Indeed. So you take and record a SHA-256 of the archive file you are tagging such that no one can feasibly do that!
Again, what's happened here is that the links pointing to generated archive files that projects assumed were immutable turned out not to be. It's got nothing to do with security or cryptography.
[1] Which would be a whole-internet-breaking catastrophe, of course. They didn't do that and never will.
This is incorrect, but even if it were true, you could use whatever your hash of choice is instead. Gentoo for example can use whatever hash you like, such as blake2, and the default Gentoo repo captures both the sha512 and blake2 digests in the manifest.
Sha1 is still used for security purposes anyways, even though it really shouldn't be!
Signing git commits still relies on sha1 for security purposes, which I think many people don't realize.
Commit signing only signs the commit object itself, other objects such as the trees, blobs and tags are not involved directly in the signature. The commit object contains sha1 hashes to it's parents, and to a root tree. Since trees contain hashes of all of their items, it creates a recursive chain of hashes of the entire contents of the repo during that point in time!
So signed commits rely entirely on the security of sha1 for now!
You may have already knew all of this about git signing but I thought it might be interesting to mention.
2) If I and the upstream are both looking at a file that was generated by Github then the Sha may match, but that doesn't prove we weren't both owned by Github.
Perhaps what I am missing is that this isn't part of a reproducible build scenario. There's no attempt to ensure that the file Github had built is the one I would build with the same starting point.

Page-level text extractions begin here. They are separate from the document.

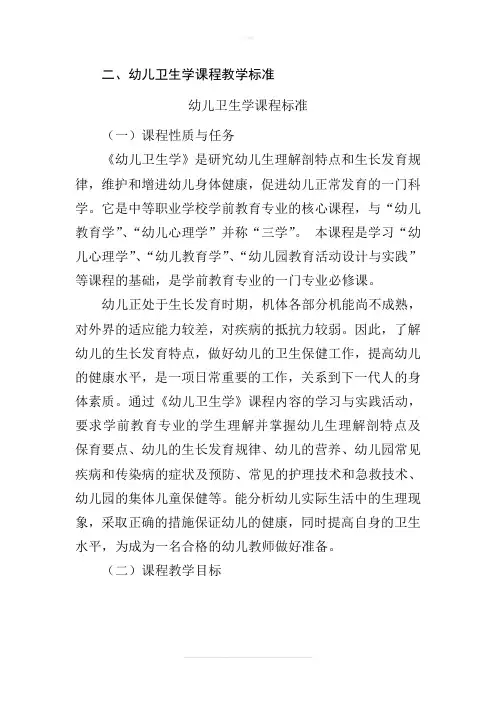 二、幼儿卫生学课程教学标准

幼儿卫生学课程标准

（一）课程性质与任务

《幼儿卫生学》是研究幼儿生理解剖特点和生长发育规律，维护和增进幼儿身体健康，促进幼儿正常发育的一门科学。它是中等职业学校学前教育专业的核心课程，与“幼儿教育学”、“幼儿心理学”并称“三学”。 本课程是学习“幼儿心理学”、“幼儿教育学”、“幼儿园教育活动设计与实践”等课程的基础，是学前教育专业的一门专业必修课。

幼儿正处于生长发育时期，机体各部分机能尚不成熟，对外界的适应能力较差，对疾病的抵抗力较弱。因此，了解幼儿的生长发育特点，做好幼儿的卫生保健工作，提高幼儿的健康水平，是一项日常重要的工作，关系到下一代人的身体素质。通过《幼儿卫生学》课程内容的学习与实践活动，要求学前教育专业的学生理解并掌握幼儿生理解剖特点及保育要点、幼儿的生长发育规律、幼儿的营养、幼儿园常见疾病和传染病的症状及预防、常见的护理技术和急救技术、幼儿园的集体儿童保健等。能分析幼儿实际生活中的生理现象，采取正确的措施保证幼儿的健康，同时提高自身的卫生水平，为成为一名合格的幼儿教师做好准备。

（二）课程教学目标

I think the reproducible build part is about projects that depend on these outputs. The goal is ensuring you and I have both pulled exactly the same dependencies.
I could be wrong but believe that nix should be safe for the most part because it does a recursive hash of the stuff it cares about on the extraction of these archives.
didn’t realize this had happened until i logged off of my work computer & saw someone had shared this thread in a group chat.
looks like we were completely unaffected, as no one made any updates to derivations referencing GitHub sources in a way that invalidated old entries (i.e. no version bumps, new additions, etc.).